The federal budget has little joy for advertising

By AdNews | 26 March 2025

Credit: Matheus Frade via Unsplash

The federal budget, positioned for the coming national election, had little to help the advertising and media sector other than a potential lift in consumer confidence.

The pitch was pure voter joy, aimed at the hip pocket nerve, a cost-of-living damper, with help for power bills, tax cuts and a freeze on draught beer.

“There is no golden egg for us,” said media analyst Steve Allen, director of strategy and research at Pearman Media. “Unquestionably, this is an election budget writ large.

“Overall this is good, but certainly not great for marketing and advertising.”

The only mention of media in the budget papers was $10 million next financial year to support independent multicultural media outlets to fast track their transition to sustainable news media. 

“It was disappointing to see a lack of investment in the media and digital economy, particularly at a time when such support is crucial for Australia to remain competitive in a global marketplace increasingly shaped by artificial intelligence,” said Gai Le Roy, CEO of IAB Australia.

“While there were a few announcements with potential minor impacts on the advertising industry—including an equity investment in the NBN to improve access for those with no or slow internet, $60 million in funding to enhance digital and cybersecurity capabilities for small and medium businesses, and a ‘Buy Australia’ campaign with some allocated advertising spend to support local businesses—the overall effect is likely to be limited.

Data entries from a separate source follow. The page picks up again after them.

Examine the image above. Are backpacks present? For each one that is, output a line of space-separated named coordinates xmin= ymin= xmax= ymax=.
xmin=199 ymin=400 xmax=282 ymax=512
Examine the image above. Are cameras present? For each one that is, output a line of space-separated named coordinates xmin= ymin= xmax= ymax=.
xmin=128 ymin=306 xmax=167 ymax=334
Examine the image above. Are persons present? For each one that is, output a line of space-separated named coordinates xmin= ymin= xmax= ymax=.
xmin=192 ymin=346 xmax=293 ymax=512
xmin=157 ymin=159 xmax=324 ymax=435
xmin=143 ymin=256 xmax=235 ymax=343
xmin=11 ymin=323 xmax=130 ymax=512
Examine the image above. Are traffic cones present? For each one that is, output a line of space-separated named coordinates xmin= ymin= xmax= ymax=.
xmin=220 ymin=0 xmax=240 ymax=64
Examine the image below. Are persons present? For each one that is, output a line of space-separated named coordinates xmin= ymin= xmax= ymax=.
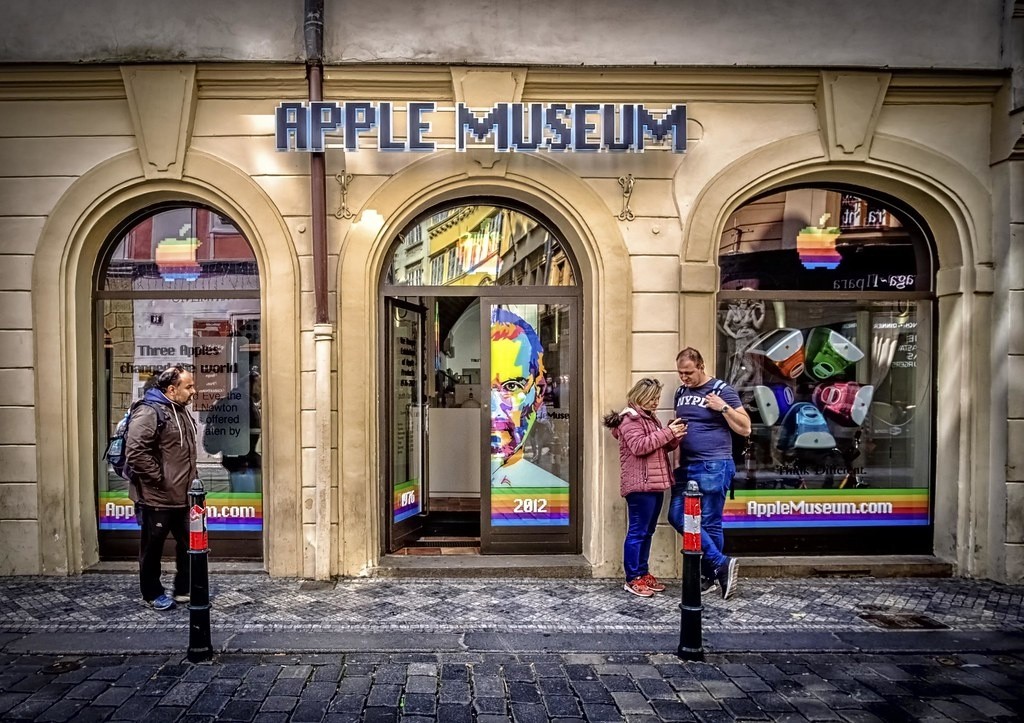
xmin=667 ymin=346 xmax=751 ymax=599
xmin=601 ymin=378 xmax=688 ymax=597
xmin=122 ymin=366 xmax=198 ymax=611
xmin=220 ymin=369 xmax=261 ymax=550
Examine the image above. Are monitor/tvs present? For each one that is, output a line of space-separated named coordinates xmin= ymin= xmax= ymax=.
xmin=736 ymin=327 xmax=876 ymax=448
xmin=454 ymin=385 xmax=481 ymax=408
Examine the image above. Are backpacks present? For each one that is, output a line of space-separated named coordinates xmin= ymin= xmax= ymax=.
xmin=202 ymin=391 xmax=251 ymax=454
xmin=102 ymin=399 xmax=167 ymax=480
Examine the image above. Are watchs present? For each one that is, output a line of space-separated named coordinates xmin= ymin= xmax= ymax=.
xmin=720 ymin=404 xmax=729 ymax=414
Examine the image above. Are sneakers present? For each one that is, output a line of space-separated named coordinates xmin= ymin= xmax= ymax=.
xmin=624 ymin=575 xmax=655 ymax=597
xmin=640 ymin=573 xmax=666 ymax=592
xmin=701 ymin=573 xmax=721 ymax=596
xmin=145 ymin=593 xmax=176 ymax=611
xmin=173 ymin=592 xmax=190 ymax=603
xmin=713 ymin=557 xmax=740 ymax=599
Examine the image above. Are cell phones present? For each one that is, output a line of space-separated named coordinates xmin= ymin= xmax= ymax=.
xmin=668 ymin=419 xmax=688 ymax=426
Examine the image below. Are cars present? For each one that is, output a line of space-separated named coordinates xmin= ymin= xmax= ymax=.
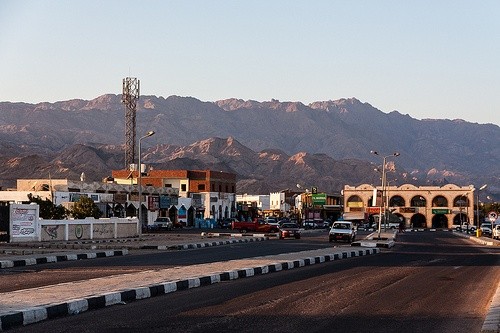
xmin=278 ymin=223 xmax=301 ymax=240
xmin=142 ymin=221 xmax=184 ymax=234
xmin=358 ymin=221 xmax=400 ymax=231
xmin=214 ymin=214 xmax=332 ymax=237
xmin=154 ymin=217 xmax=174 ymax=232
xmin=492 ymin=224 xmax=500 ymax=239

“On a more positive note, the $5 billion commitment to fund a universal early childhood education and care system is encouraging. This kind of investment is key to boosting female workforce participation and addressing broader economic challenges by removing barriers for women and families.

“Increased investment in the OAIC (Office of the Australian Information Commissioner) will help provide resources for an increase in privacy compliance enforcement that has previously been flagged by privacy commissioner Carly Kind.”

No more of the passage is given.